常緑樹であるこの木は冬にも葉がつき、春の新芽が成長するころ一斉に落葉する。ちょうど今の時期だ。
「はぁ~、落ち葉多すぎ~」
掃いても掃いても終わらない作業にうんざりしながらも、仕方がないと自分に言い聞かせ手を動かす。
栄慶さんが私に選択させた《身体で払う》って言うのがコレ。
【金がないなら身体で払え】
つまり
【金がないなら雑用をやれ】
っていう事なのだ。
本来、こんな所で祓ってもらうには御布施が必要になってくる。
憑かれやすい私にとってそれが積み重なればかなりの出費、それこそ毎月の給料の大半を持っていかれてしまう。

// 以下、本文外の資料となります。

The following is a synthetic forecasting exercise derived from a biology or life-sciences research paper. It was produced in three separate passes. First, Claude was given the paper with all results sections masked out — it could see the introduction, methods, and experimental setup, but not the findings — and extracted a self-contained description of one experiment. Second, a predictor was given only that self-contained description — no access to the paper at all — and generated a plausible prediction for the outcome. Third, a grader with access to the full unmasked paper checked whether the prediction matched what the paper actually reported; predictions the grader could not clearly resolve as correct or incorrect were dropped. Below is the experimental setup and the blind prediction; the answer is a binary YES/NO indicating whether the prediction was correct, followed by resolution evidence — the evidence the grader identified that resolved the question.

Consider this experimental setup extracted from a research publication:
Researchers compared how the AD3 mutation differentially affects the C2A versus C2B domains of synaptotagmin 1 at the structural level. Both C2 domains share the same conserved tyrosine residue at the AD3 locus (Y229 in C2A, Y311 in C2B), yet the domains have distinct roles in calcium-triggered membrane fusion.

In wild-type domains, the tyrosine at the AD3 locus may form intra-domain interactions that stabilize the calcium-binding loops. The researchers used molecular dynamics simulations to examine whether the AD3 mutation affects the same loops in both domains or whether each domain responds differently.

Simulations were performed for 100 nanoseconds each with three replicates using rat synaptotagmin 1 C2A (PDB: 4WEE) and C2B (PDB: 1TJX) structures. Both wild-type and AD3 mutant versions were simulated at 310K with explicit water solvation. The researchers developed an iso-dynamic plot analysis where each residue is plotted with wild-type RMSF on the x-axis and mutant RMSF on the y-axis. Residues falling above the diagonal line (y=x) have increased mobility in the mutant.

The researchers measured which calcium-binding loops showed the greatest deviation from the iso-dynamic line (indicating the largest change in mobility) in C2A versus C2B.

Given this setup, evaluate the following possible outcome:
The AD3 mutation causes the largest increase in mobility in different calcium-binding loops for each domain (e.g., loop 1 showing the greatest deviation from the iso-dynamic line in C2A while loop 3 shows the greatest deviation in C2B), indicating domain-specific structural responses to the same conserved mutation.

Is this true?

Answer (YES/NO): NO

栄慶さんに出会うまでは神社やお寺、自称霊媒師など……ありとあらゆる
でも実際ソレができたのはごく僅か、しかも低級霊のみ。中には悪霊を寄せ付けないという高価な壺や数珠を売りつけてくる人もいた。
〝誰も助けてくれない〟
〝もう誰かに縋 ったりなんかしない〟
そう泣きながら決心した私は、離れてくれるまでひたすら我慢する日々を選んだ。
(――あの頃に比べれば、雑用をこなす事くらい何てことない)
「喉が渇いた。それが終わったら茶の用意な」
と、思いたい。
彼は私に憑いた霊を祓った後、庭に面した客間で寛ぎながら雑誌を読んでいた。
(……この暴君め)
心の中で悪態を付きつつ、何とか掃除を終わらせ、私は中へと戻った。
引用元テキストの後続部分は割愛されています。